C’est la version du DG de FAES dans la mesure où nous n’avons pas pu joindre ni les dirigeants de Landex, ni ceux d’UPS pour recouper. Toujours est-il que ce groupe américain a repris, en juin 2015, le contrôle de la nouvelle société pour en faire une filiale à part entière.
L’affaire n’est pas soumise au civil
La réaction de Fath Al Khouloud ne s’est pas faite attendre. Le transporteur marocain a tout bonnement introduit une plainte pénale pour «faux» et «escroquerie» à l’encontre de Philippe Bienfait, représentant d’UPS en tant qu’auteur principal. La plainte a été jugée recevable par le parquet qui a demandé au juge d’instruction d’ouvrir une enquête.
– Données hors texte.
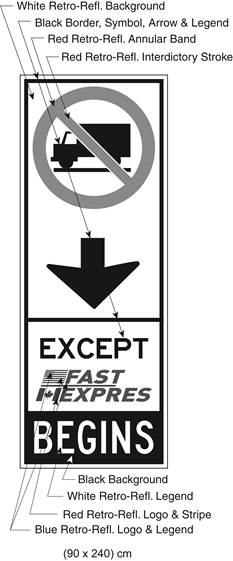 Illustration of Figure G - sign with a No Trucks symbol, down arrow, text EXCEPT FAST/EXPRES and BEGINS.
Pour l’instant, plusieurs témoins ont été entendus, dont l’ancien directeur général de FAES, Hicham Kettani, négociateur de l’avenant. Le transporteur a également introduit une plainte au niveau de la Cour d’arbitrage de Londres pour «défendre ses droits et bénéficier de dommages et intérêts suite à la suspension unilatérale et de manière abusive de la part d’UPS du contrat de partenariat», selon Boubker Belghazi. Manœuvre assez délicate il faut dire, puisque l’avocat de FAES a choisi de ne pas soumettre l’affaire au civil pour être sûr que le juge marocain ne se déclare incompétent. En effet, le fait que l’infraction présumée ait été en partie instiguée au Maroc où se sont produits certains de ses effets, impose au juge pénal de statuer, principe de territorialité oblige.
Sauf qu’un élément peut chambouler le déroulement de la procédure : UPS est actionnaire de FAES. Même si la participation au capital ne dépasse pas 1%, les effets sont juridiquement les mêmes. En effet, la jurisprudence marocaine considère que les actions en justice entre les actionnaires devant les juridictions répressives prouvent la perte de l’affectio societatis et justifient la dissolution anticipée de la société. D’ailleurs, comme l’a démontré la jurisprudence, la participation au capital de FAES pourrait être réinterprétée par le juge répressif en un abus de biens sociaux, si jamais les éléments présentés par l’accusation devaient être retenus. Mais au-delà de toute considération juridique, la tradition est que le juge privilégie toujours l’enjeu social. Car il faut rappeler que FAES emploie plus de 100 personnes et c’est son contrat avec UPS qui lui assurait son chiffre d’affaires.